DIRECTIONS FOR THIS TASK:
Which lines run from the one containing "Symbolism of cactus" to the end of the entries below? Retype exactly those, both ends included.

Collection entries:
○ ○ ○
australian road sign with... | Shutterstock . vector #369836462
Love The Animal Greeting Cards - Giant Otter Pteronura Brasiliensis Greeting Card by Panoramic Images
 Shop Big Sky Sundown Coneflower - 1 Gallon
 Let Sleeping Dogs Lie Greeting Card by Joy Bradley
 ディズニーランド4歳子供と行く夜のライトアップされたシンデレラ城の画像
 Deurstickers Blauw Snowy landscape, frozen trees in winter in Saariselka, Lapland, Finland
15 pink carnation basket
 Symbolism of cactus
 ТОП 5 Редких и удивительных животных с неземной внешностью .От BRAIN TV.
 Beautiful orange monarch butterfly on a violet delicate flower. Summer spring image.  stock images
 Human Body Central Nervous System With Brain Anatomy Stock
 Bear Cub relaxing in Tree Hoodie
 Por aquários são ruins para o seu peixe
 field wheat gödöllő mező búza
○ ○ ○
EXERCISE RESULT:
 Symbolism of cactus
 ТОП 5 Редких и удивительных животных с неземной внешностью .От BRAIN TV.
 Beautiful orange monarch butterfly on a violet delicate flower. Summer spring image.  stock images
 Human Body Central Nervous System With Brain Anatomy Stock
 Bear Cub relaxing in Tree Hoodie
 Por aquários são ruins para o seu peixe
 field wheat gödöllő mező búza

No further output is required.